Visualizing Data – are you exploring or explaining?
Posted on August 1, 2016
Earlier this year I wrote a rather cantankerous article on using data for visualizing a story that helps decision-making. Two months later I’m planning my blog series and realize I’ve never revisited and explored this important topic of data, answering questions with data, finding insights in your data, telling the story found within datasets, and generally influencing or supporting decision-making with data. Let’s dig in this month!
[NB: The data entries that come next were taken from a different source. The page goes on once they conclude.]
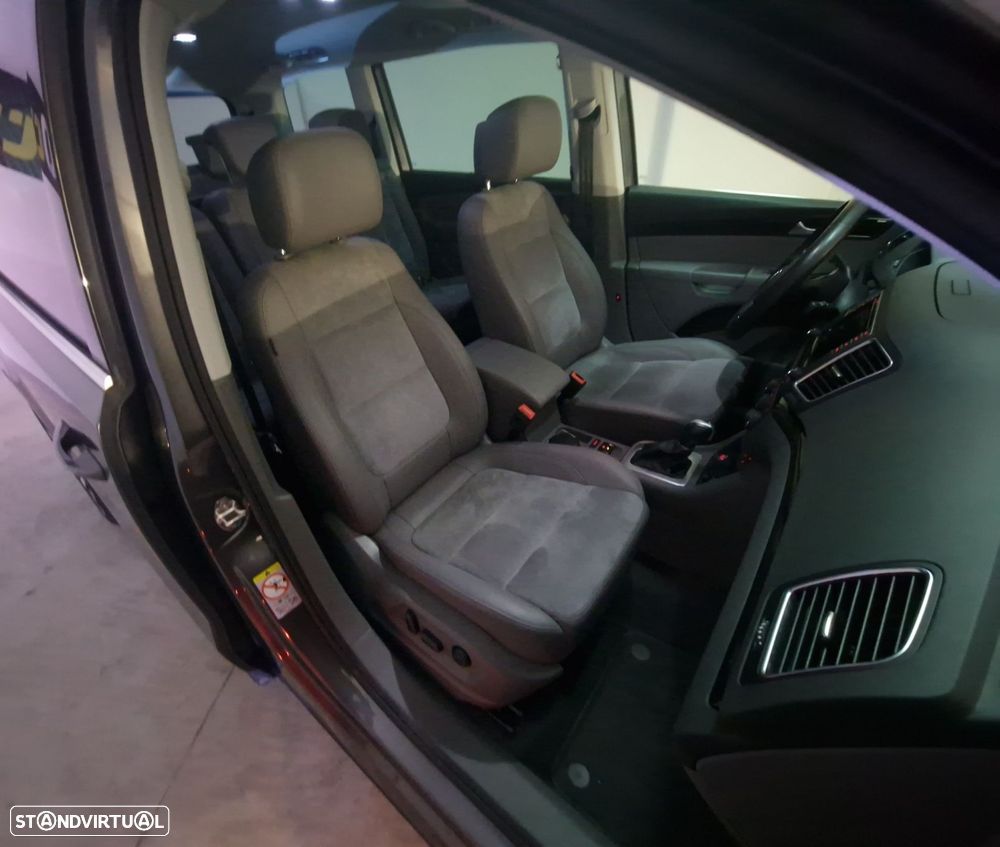 VW Sharan 1.4 TSI Highline DSG - 21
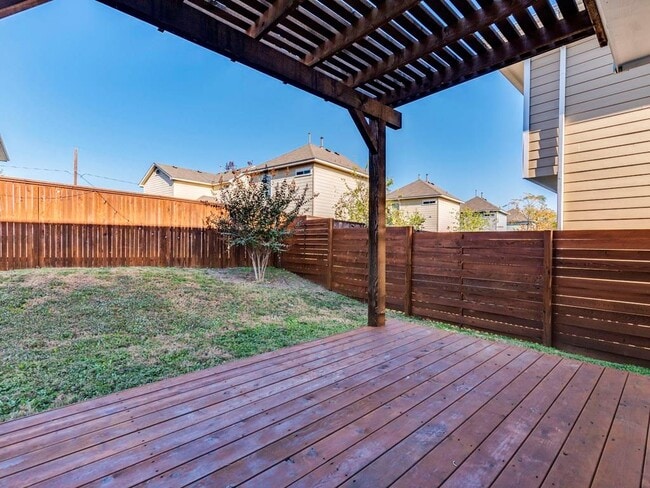 Building Photo - 2208 Capulet St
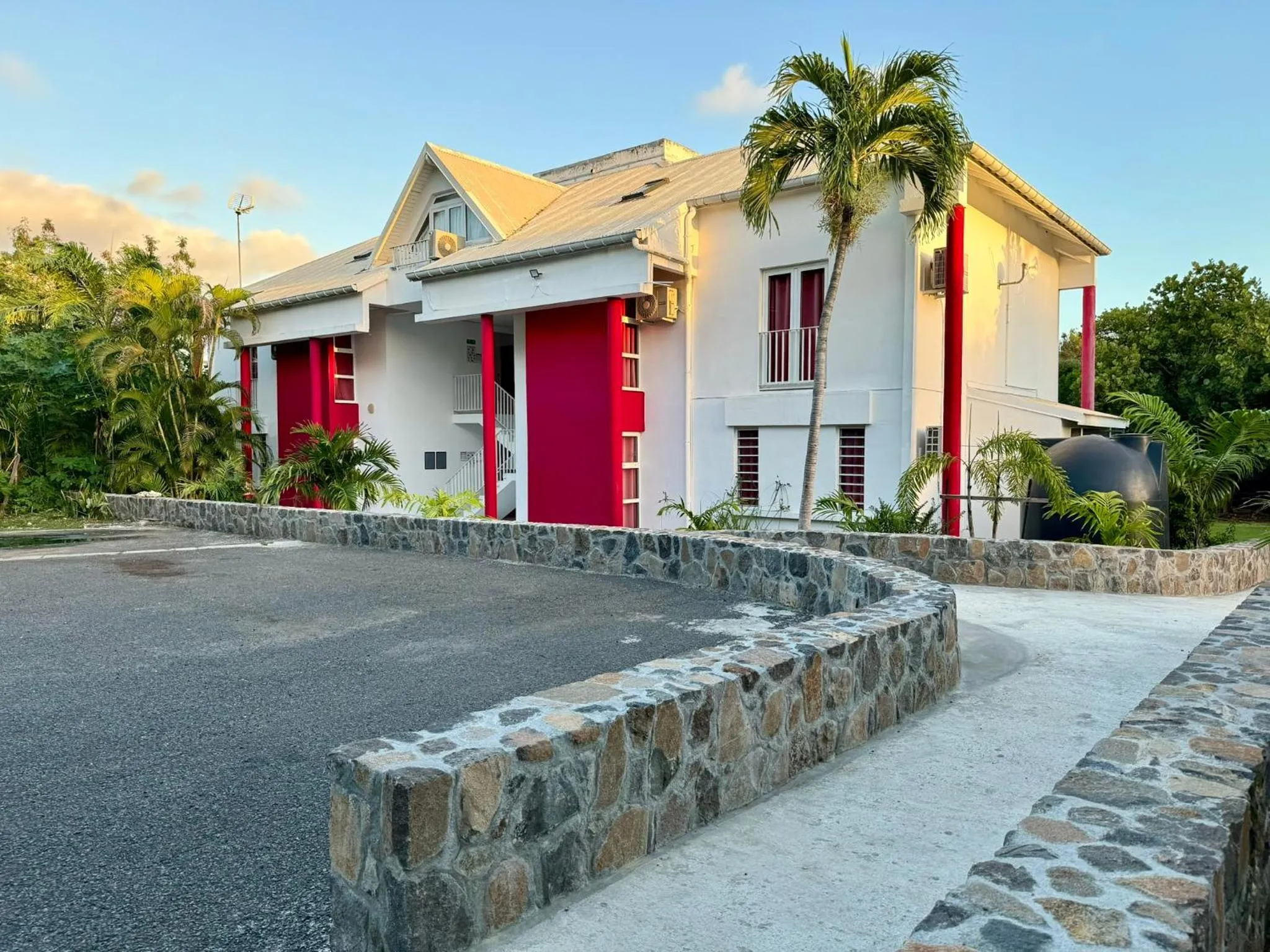 Property building in Résidence Le Vallon Guadeloupe Parc Piscine Appartements & Studios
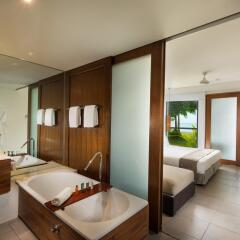 Отель Hilton Fiji Beach Resort and Spa ванная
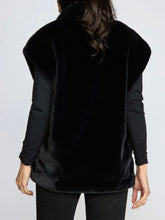 Load image into Gallery viewer, Stellar Faux Fur Vest - Black

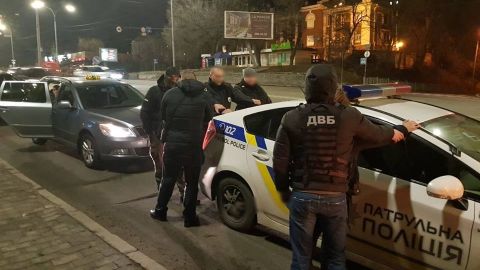 В Киеве на взятке задержали двух патрульных &nbsp;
Two different purposes for visualizing data
Cole Nussbaumer Knaflic’s website and book “Storytelling with Data” is where I initially heard so cogently described the differences between exploratory analysis and explanatory communications. Cole goes on to discuss in detail her research and best practices for data visualizations for explanatory purposes. We’ll get there too, but first we’ll cover the exploratory bit because… well, first you need to explore a dataset to figure out what it’s telling you in your context. Let’s begin with some definitions.
Exploration is the act of examination, to investigate the unknown. An exploratory analysis will use the data to investigate or examine it to find insights. What does the data telling you? Do you see patterns, differences or similarities, trends or randomness? What is the basis of the pattern or trend? Does it make sense across categories? Is it time-bound? Do you see unexpected or unusual points in the data? What were the conditions under which the data was acquired? Can the data be reproduced?
Explanation is used to make plain or clear, to render something intelligible or understandable. An explanatory analysis will use the data to show the insights learned during the exploratory analysis and make them clear and understandable to the desired audience. I distinguish the explanatory activities as communication instead of analysis. By the time you’re ready to communicate, the focus is on how best to clearly show the audience what you’ve learned. Whatever the purpose of your product, it’s job is to simply tell the story when words would otherwise be more cumbersome.
Using your data
Are you thinking about the purpose of your product when you’re working with data? Is it clear whether you have an exploratory purpose or an explanatory purpose? When you find yourself looking at a visual depiction of data, consider whether you’re searching for what it’s trying to tell you or whether you’re trying to tell others what you’ve already learned.